Life challenges do not stop when the war arrives. All Olha Zaiets is time to recover from cancer surgery. Instead, the 53 -year -old girl and her husband Olikander Bonomarinco, 59, had to escape from their home in Olikandervka. The Russians were only 7.5 km away and the bombing became severe. Their city was killed in Russian bombing and the principal as well.
“There was a blow – hit the adjacent house missile. The wave of the explosion shattered our roof tiles, and the doors, windows, gates, and fence were destroyed. We just left, and two days later it hit.

Now they live, temporarily, in a borrowed house in sviatohirsk. Not much better. We can hear the bombing outside, and the edges of the confrontation line are closer every day. But he will have to do it. They have no other place to go.

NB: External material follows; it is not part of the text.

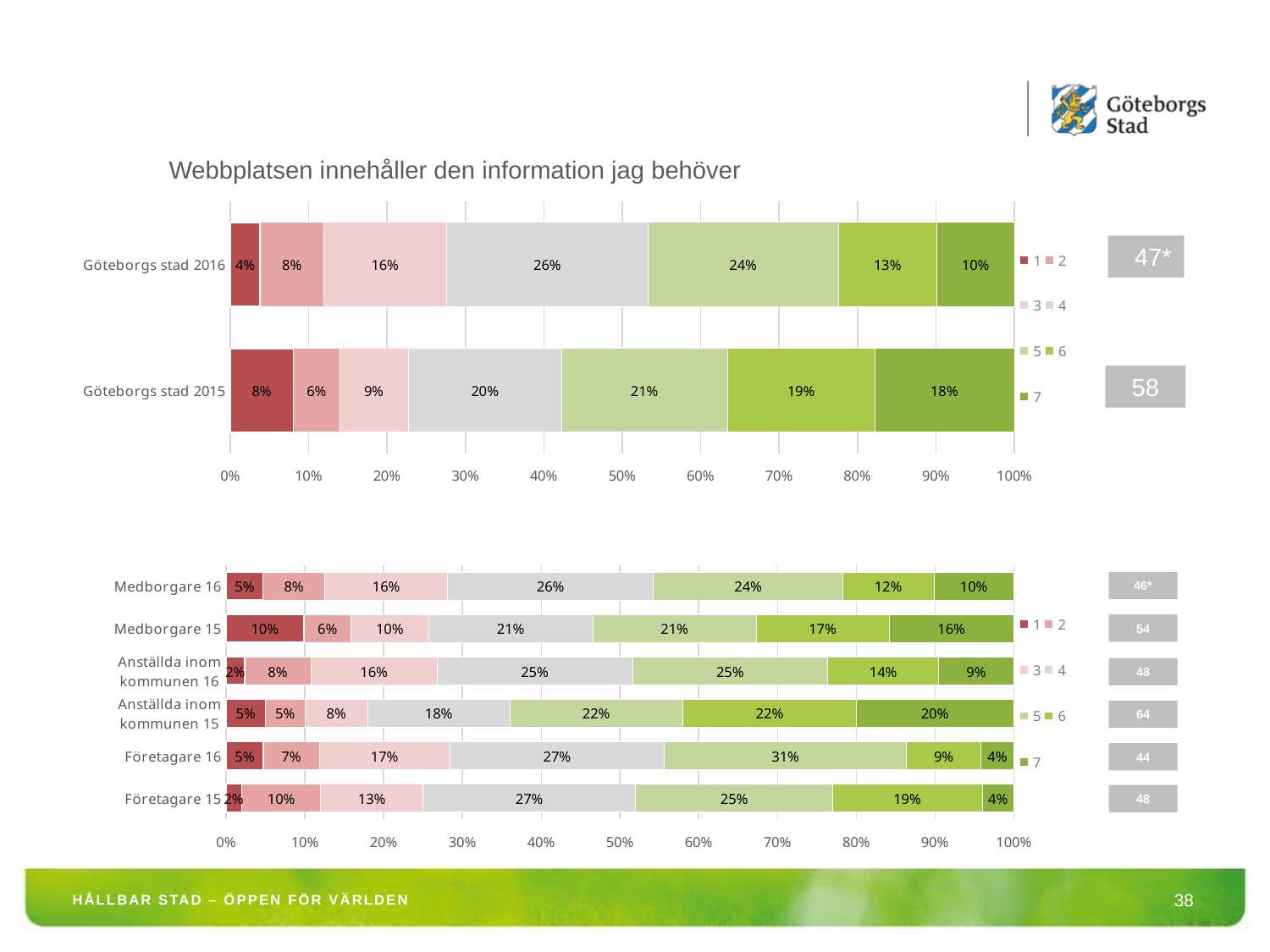
In the bottom chart, which category has the highest value for series 7? Anställda inom kommunen 15 In the top chart, what is the value for series 7 for Göteborgs stad 2015? 18% In the top chart, which has the larger series 6 value, Göteborgs stad 2016 or Göteborgs stad 2015? Göteborgs stad 2015 In the bottom chart, what is the difference between the series 4 values for Medborgare 16 and Medborgare 15? 5 percentage points In the bottom chart, how many categories are shown? 6 In the bottom chart, what is the value for series 5 for Företagare 16? 31% In the top chart, what is the difference between the series 7 values for Göteborgs stad 2015 and Göteborgs stad 2016? 8 percentage points In the top chart, what is the value for series 4 for Göteborgs stad 2016? 26% In the bottom chart, which category has the highest value for series 5? Företagare 16 What is the title of the top chart? Webbplatsen innehåller den information jag behöver What kind of chart is the top chart? Stacked bar chart In the top chart, how many series does the legend list? 7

“Yes, we will have to move away from somewhere, but we do not know how or where,” she says in a room crowded with their property, is still waiting for her to be emptied. The savings of their lives have entered the hospital’s bills and now they are outside the options.
They left the city on Tuesday to collect the results of the first test. The news was good and you will not have to undergo chemotherapy. “We were happy, we felt that we were flying on wings,” she said.
But during their departure, Russia bombed the nearby town of Yarova, 4 km away. It was 11 am, and the elderly left their homes and gathered to collect their pensions. About 24 was killed and 19 were wounded in one of the bloody strikes against civilians in the war so far.
In Telegram, the head of the Donetsk administration, Vadim Villachkin, criticized the attack. “This is not a war – this is pure terrorism.”
He said, “Urging everyone, take care of yourselves. Eliminate safer areas in Ukraine!”